Stored data entries
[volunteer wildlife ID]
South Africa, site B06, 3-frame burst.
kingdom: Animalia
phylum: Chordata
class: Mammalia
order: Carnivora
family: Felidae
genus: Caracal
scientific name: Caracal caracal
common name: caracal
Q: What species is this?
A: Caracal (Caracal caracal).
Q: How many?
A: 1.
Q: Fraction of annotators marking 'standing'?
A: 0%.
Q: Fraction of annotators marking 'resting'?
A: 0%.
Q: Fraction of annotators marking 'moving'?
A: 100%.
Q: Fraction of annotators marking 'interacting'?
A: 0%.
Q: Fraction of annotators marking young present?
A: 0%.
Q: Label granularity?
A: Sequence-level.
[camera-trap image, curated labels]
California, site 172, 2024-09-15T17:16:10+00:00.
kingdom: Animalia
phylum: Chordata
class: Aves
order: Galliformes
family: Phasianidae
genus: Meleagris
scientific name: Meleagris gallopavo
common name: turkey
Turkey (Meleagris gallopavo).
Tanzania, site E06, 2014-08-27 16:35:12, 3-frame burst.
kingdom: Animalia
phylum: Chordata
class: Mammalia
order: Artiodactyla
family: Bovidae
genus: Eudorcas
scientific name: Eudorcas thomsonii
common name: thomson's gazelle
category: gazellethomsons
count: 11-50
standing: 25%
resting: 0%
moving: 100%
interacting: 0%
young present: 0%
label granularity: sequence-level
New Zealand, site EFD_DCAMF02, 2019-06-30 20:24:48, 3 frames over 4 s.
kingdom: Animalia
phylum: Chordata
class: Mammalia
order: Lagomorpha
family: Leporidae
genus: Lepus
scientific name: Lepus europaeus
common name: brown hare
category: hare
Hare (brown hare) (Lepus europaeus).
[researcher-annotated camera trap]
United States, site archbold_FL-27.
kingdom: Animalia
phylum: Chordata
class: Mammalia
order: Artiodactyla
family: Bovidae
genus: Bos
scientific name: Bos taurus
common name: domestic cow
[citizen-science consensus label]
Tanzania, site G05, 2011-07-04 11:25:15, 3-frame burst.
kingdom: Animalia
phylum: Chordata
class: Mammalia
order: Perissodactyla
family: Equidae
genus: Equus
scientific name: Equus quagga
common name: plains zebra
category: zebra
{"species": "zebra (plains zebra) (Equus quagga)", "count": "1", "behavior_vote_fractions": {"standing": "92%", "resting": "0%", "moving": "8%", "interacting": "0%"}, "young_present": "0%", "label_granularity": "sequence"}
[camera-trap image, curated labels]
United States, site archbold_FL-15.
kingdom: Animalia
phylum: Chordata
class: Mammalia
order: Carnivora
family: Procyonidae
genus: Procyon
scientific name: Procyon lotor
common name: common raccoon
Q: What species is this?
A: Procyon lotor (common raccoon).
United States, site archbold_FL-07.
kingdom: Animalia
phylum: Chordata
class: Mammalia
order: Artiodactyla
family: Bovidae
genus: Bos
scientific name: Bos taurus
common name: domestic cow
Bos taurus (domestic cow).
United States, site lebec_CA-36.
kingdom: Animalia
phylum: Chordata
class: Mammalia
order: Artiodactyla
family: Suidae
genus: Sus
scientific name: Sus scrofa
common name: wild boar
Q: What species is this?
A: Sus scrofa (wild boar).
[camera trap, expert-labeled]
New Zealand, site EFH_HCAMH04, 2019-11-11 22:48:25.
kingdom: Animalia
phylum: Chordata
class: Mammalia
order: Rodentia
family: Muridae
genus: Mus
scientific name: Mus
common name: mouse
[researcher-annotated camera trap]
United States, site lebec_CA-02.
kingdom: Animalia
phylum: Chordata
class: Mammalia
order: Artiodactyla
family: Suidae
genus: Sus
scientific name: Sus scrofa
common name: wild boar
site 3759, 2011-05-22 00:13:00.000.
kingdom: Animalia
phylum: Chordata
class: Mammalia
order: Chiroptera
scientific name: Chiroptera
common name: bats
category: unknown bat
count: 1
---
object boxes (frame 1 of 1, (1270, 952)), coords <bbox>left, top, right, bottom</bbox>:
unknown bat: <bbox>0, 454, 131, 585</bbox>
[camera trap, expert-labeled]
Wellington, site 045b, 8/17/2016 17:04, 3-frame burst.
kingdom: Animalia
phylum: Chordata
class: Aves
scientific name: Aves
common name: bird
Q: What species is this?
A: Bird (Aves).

__Directions for this task__. Where does the string "Equus" appear in the records? Copy every line that holds it.

__Exercise response__.
genus: Equus
scientific name: Equus quagga
{"species": "zebra (plains zebra) (Equus quagga)", "count": "1", "behavior_vote_fractions": {"standing": "92%", "resting": "0%", "moving": "8%", "interacting": "0%"}, "young_present": "0%", "label_granularity": "sequence"}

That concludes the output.